*Exercise description*. Copy the data starting at the line containing "[Engsub] ZeeNuNew 2nd Concert CRAZY IN LOVE" and ending at the line containing "Крестовина 110 90 рыж.", both included. Leave out the pictures.

*Available data*.

__________________________________________________

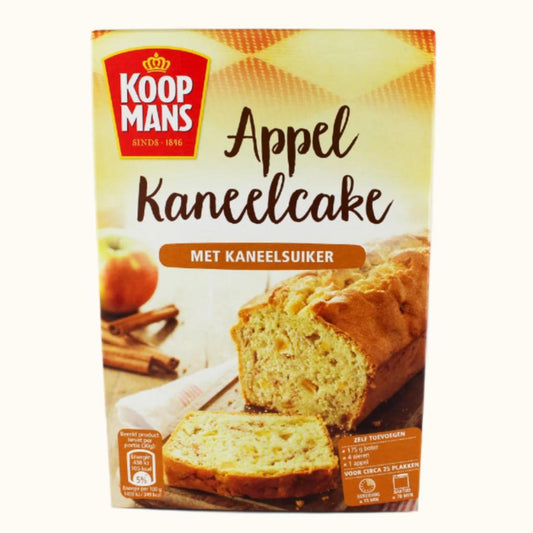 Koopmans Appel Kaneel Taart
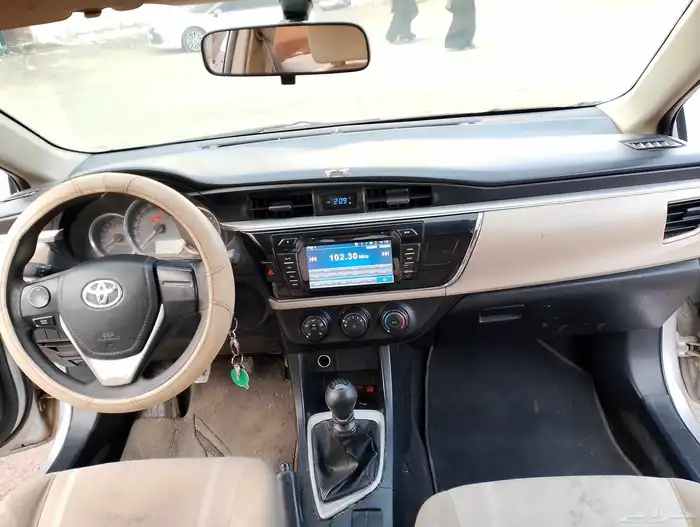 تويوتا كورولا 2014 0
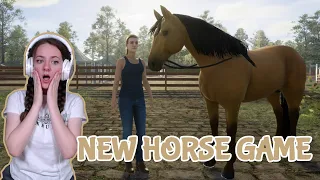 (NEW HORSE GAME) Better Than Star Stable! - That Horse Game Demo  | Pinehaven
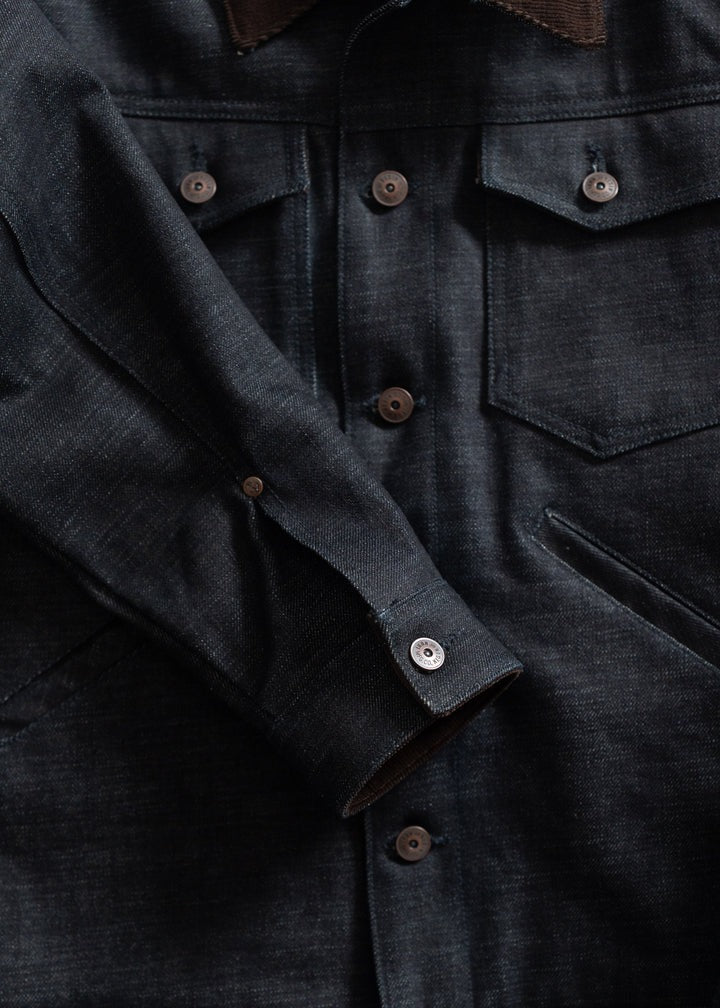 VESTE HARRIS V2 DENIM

__________________________________________________

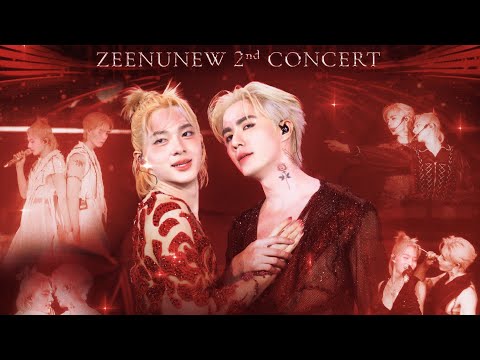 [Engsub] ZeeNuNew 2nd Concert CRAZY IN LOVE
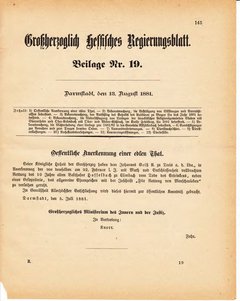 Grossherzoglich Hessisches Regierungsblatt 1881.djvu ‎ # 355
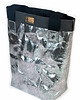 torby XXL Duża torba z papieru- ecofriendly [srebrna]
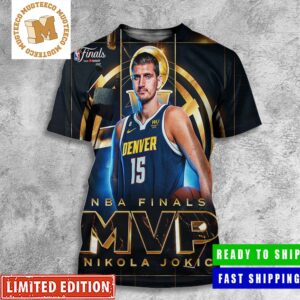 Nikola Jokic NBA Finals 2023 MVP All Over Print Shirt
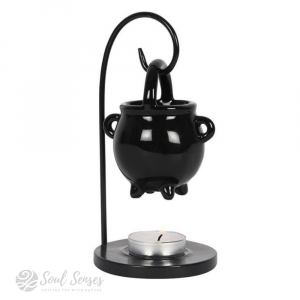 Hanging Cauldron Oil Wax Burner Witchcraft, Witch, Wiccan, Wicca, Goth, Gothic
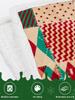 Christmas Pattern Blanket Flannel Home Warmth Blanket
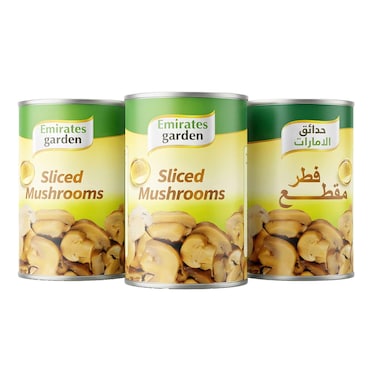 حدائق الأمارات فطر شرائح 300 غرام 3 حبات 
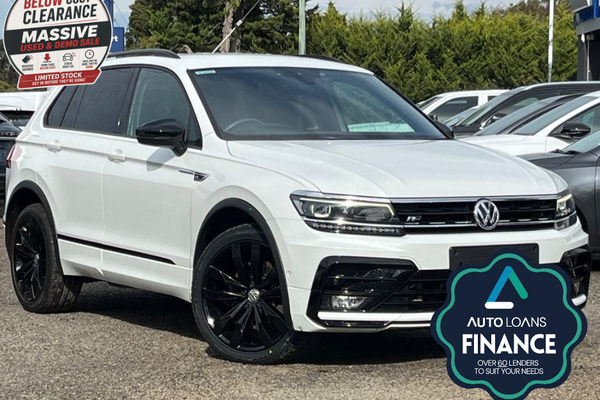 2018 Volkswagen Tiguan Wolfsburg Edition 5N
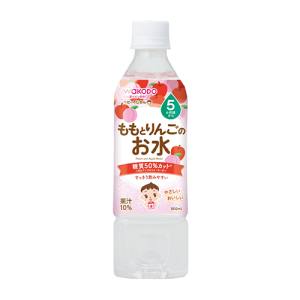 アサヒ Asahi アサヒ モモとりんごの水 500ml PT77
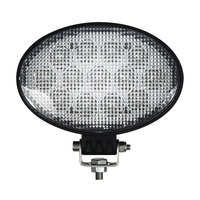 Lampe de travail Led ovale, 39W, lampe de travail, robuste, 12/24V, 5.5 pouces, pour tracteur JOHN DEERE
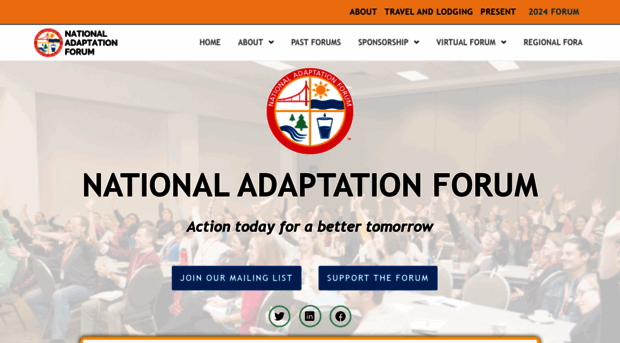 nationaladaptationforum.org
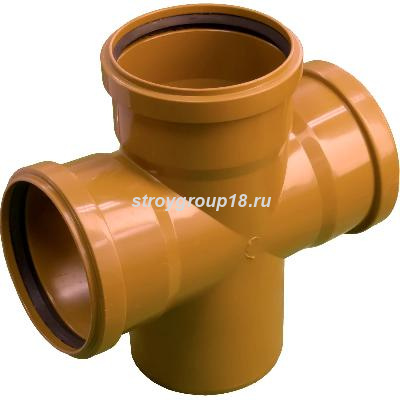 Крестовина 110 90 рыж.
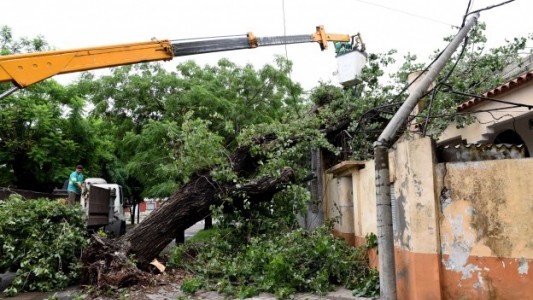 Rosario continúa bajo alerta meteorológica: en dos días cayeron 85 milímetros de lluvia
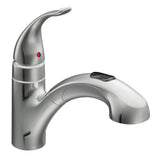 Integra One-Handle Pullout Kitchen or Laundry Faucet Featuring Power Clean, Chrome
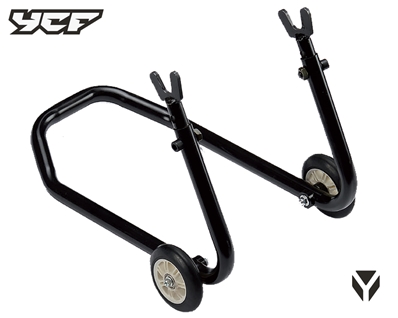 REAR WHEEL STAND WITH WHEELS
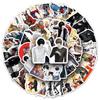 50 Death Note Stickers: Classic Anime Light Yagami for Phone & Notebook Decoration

__________________________________________________

*Task output*.
 [Engsub] ZeeNuNew 2nd Concert CRAZY IN LOVE
 Grossherzoglich Hessisches Regierungsblatt 1881.djvu ‎ # 355
 torby XXL Duża torba z papieru- ecofriendly [srebrna]
 Nikola Jokic NBA Finals 2023 MVP All Over Print Shirt
 Hanging Cauldron Oil Wax Burner Witchcraft, Witch, Wiccan, Wicca, Goth, Gothic
 Christmas Pattern Blanket Flannel Home Warmth Blanket
 حدائق الأمارات فطر شرائح 300 غرام 3 حبات 
 2018 Volkswagen Tiguan Wolfsburg Edition 5N
 アサヒ Asahi アサヒ モモとりんごの水 500ml PT77
 Lampe de travail Led ovale, 39W, lampe de travail, robuste, 12/24V, 5.5 pouces, pour tracteur JOHN DEERE
 nationaladaptationforum.org
 Крестовина 110 90 рыж.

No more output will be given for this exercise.